[Excerpts from a spatial dataset]
"""
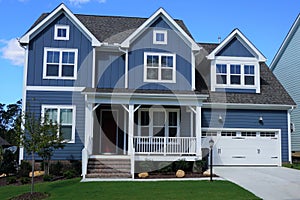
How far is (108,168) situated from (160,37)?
7396mm

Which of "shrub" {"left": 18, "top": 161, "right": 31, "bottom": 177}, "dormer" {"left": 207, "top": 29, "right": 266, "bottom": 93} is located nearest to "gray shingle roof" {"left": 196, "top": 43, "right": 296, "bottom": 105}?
"dormer" {"left": 207, "top": 29, "right": 266, "bottom": 93}

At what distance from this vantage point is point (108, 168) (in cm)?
1527

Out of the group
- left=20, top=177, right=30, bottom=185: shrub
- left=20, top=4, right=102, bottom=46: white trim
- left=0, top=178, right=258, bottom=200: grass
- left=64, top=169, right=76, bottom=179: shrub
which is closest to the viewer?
left=0, top=178, right=258, bottom=200: grass

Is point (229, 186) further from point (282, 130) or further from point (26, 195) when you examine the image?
point (282, 130)

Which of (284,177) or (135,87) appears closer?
(284,177)

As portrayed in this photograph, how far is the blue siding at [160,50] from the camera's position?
17969 millimetres

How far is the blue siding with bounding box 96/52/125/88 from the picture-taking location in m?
18.1

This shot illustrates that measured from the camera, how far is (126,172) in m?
15.1

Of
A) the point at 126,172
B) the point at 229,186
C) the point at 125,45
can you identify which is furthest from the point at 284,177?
the point at 125,45

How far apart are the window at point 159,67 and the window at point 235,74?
350 cm

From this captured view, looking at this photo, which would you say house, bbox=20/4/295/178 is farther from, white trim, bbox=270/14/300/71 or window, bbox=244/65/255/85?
white trim, bbox=270/14/300/71

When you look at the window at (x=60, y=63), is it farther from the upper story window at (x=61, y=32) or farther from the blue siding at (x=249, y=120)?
the blue siding at (x=249, y=120)

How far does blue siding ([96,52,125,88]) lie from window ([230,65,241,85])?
19.7 feet

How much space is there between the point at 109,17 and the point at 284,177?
44.7 feet
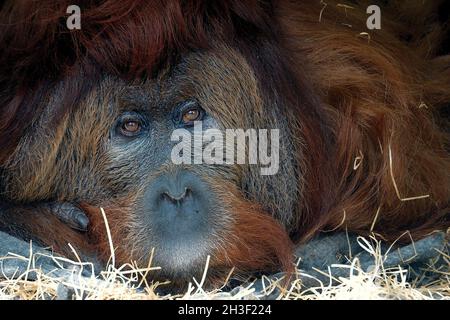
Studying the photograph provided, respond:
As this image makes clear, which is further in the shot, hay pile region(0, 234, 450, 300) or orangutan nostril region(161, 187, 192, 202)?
orangutan nostril region(161, 187, 192, 202)

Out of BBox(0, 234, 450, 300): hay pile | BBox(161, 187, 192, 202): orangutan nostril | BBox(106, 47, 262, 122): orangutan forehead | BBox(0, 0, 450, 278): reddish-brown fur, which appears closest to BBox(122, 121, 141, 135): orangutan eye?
BBox(106, 47, 262, 122): orangutan forehead

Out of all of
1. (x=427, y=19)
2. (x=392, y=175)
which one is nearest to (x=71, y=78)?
(x=392, y=175)

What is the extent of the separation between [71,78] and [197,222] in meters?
0.66

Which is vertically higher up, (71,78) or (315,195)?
(71,78)

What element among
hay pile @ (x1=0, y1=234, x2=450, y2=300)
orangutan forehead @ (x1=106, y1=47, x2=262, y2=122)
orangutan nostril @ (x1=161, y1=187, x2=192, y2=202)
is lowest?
hay pile @ (x1=0, y1=234, x2=450, y2=300)

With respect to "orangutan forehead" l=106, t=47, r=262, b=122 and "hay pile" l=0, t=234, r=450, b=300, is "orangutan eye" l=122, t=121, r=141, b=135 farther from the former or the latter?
"hay pile" l=0, t=234, r=450, b=300

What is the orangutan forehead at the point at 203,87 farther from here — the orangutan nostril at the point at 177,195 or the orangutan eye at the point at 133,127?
the orangutan nostril at the point at 177,195

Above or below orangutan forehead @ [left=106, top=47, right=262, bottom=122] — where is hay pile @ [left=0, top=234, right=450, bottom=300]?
below

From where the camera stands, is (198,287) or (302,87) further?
(302,87)

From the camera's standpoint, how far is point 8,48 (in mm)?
2875

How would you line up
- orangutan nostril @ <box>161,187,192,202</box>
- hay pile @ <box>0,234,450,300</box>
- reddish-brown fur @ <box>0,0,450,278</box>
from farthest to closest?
reddish-brown fur @ <box>0,0,450,278</box>, orangutan nostril @ <box>161,187,192,202</box>, hay pile @ <box>0,234,450,300</box>

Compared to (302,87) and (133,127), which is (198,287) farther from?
(302,87)

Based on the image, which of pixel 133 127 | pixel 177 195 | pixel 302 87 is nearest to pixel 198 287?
"""
Print the lines from the one containing "Out of all of" through the last line, keeping each exactly as it appears.

Out of all of
1. (x=427, y=19)
2. (x=392, y=175)
which one is nearest to (x=71, y=78)?
(x=392, y=175)

What is the extent of the separation between [71,78] and [197,222] in meters?
0.66

Which is vertically higher up, (71,78) or (315,195)?
(71,78)

What element among
hay pile @ (x1=0, y1=234, x2=450, y2=300)
orangutan forehead @ (x1=106, y1=47, x2=262, y2=122)
orangutan nostril @ (x1=161, y1=187, x2=192, y2=202)
is lowest?
hay pile @ (x1=0, y1=234, x2=450, y2=300)

With respect to "orangutan forehead" l=106, t=47, r=262, b=122 and "hay pile" l=0, t=234, r=450, b=300, is "orangutan eye" l=122, t=121, r=141, b=135 farther from the former or the latter?
"hay pile" l=0, t=234, r=450, b=300

What is the orangutan forehead at the point at 203,87 farther from here — the orangutan nostril at the point at 177,195 or the orangutan eye at the point at 133,127?
the orangutan nostril at the point at 177,195

Above or below orangutan forehead @ [left=106, top=47, right=262, bottom=122] — where is hay pile @ [left=0, top=234, right=450, bottom=300]?
below

From where the camera stands, is (198,287) or (302,87) further?
(302,87)

From the camera's standpoint, how far is point 8,48 (in mm)?
2875

How would you line up
- orangutan nostril @ <box>161,187,192,202</box>
- hay pile @ <box>0,234,450,300</box>
- reddish-brown fur @ <box>0,0,450,278</box>
from farthest to closest?
reddish-brown fur @ <box>0,0,450,278</box>, orangutan nostril @ <box>161,187,192,202</box>, hay pile @ <box>0,234,450,300</box>

Compared to (302,87) and (133,127), which is (198,287) farther from?
(302,87)

Based on the image, which of pixel 133 127 | pixel 177 195 | pixel 302 87 is nearest to pixel 198 287?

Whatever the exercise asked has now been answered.